(or "Some Father's Sunne")
He'd john donne all he could to help with kevin bloody wilson's knighthood campaign, he would later say, leaning back on the sun-faded formal living room arm chair, wearing a smirk as his face screensaver; and a tshirt that said "24 hours in a day, 24 beers in a case, coincidence?"
The seat itself, far less impressive than his daily sloganed garb. Seats and arms and sides, all brown-leathered and cracked, divided by droughted river-bed wrinkles. His own neck the same, scorched from more than several summers on stages, at carnivals from the pacific to the penrith hills, pulpits of town halls and milk crates of shopping malls. All spots that would take him, via battered carriage, left to right and reversed at day's end. All ends of parramatta road, the clogged artery of sydney. Speaking where they would let him, saying things they didn't want him to. And always unprotected from the hateful gaze of passes-by and under-protected from ultra-violent rays of decades passed, that racked up points of cancer-level significance, burns burrowing into his bloodstream. And, later, only a bit later, highwaying up into his brain, and killing him, they would say.
But now, alive, prepped for speeches at all stops of Westgate and further west to Silverwater, sometimes even breaking from the left and right regularity of Parra Road, zig-zagging south to Sutherland or further to Highlands Southern, and north to Silvertail Country, Curl Curl and smaller, insignificant spots without names, just spots, geo lat and longs of several decimals at turnoffs on the Wakehurst Parkway, those bushland backed single-digit settlements, where kookaburras and kook-minded locals wandering down from remote huts or less to hear him, Reg Barrows, connect dots between Donne and Kev, and flash visual aids alongside for the proper punderstanding. Pics of Donne and Kev and sometimes others of history, scanned and projected onto screens, television presentation slide or the framed printed image he carried around in the back of his utility. Reg preferred the latter, always, being simple man of simple stuff, always.

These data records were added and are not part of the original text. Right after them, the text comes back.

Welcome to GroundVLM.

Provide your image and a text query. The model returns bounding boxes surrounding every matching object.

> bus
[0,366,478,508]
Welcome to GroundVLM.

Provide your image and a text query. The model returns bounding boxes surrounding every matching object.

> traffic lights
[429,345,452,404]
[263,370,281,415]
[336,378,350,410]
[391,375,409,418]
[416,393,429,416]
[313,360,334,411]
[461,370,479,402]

Symbolic in his wares, sloganed often, true, but simple nonetheless; tucked tees into jeans when formal, singlets (still tucked) when in casual mode or the celsius tipped thirty plus. They were his rules.
Reg had clearly, visually, paid little mind to modern times, both with fashion or more significantly, with his beliefs, watching or ignoring the evolution of a wider class chasm formed between haves, have-somes and have-nothings by access to inter-networked discoveries of late-80s, through nineties to millennium. Decades of which, he, Reg, stayed focused instead on his self-created campaign trail, his life's work. That is, the firm held belief that poetry remained mankind's last remaining refuge, the final evidence of a pure, classless world, obviously.